▶ _Task_:
Rename "ladder on dock" to "dock ladder" in every one of the items below and give the lines back with nothing else altered. Omit the pictures from your answer.

▶ _Exercise material_:

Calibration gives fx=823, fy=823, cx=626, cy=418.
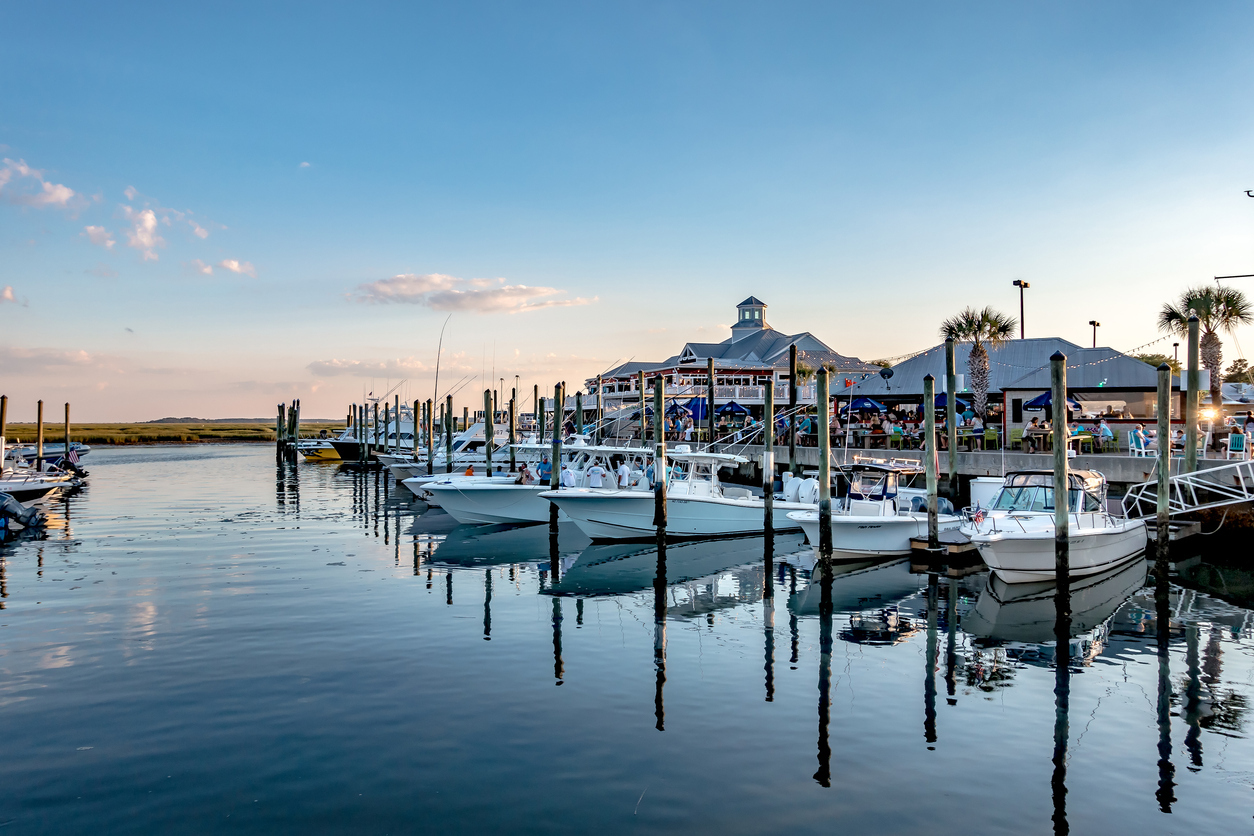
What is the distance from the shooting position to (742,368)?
6488 cm

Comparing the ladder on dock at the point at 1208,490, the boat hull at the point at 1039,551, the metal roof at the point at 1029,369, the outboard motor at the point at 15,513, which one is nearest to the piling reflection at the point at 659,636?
the boat hull at the point at 1039,551

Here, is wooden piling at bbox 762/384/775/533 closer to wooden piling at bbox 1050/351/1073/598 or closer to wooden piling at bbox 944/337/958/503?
wooden piling at bbox 944/337/958/503

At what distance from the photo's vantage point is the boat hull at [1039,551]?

▶ _Task output_:
Calibration gives fx=823, fy=823, cx=626, cy=418.
What is the distance from the shooting position to (742,368)?
6488 cm

Comparing the dock ladder at the point at 1208,490, the boat hull at the point at 1039,551, the metal roof at the point at 1029,369, the outboard motor at the point at 15,513, which one is nearest to the piling reflection at the point at 659,636?
the boat hull at the point at 1039,551

Here, is wooden piling at bbox 762/384/775/533 closer to wooden piling at bbox 1050/351/1073/598 or closer to wooden piling at bbox 944/337/958/503?
wooden piling at bbox 944/337/958/503

At what distance from the photo's vantage point is the boat hull at [1039,551]?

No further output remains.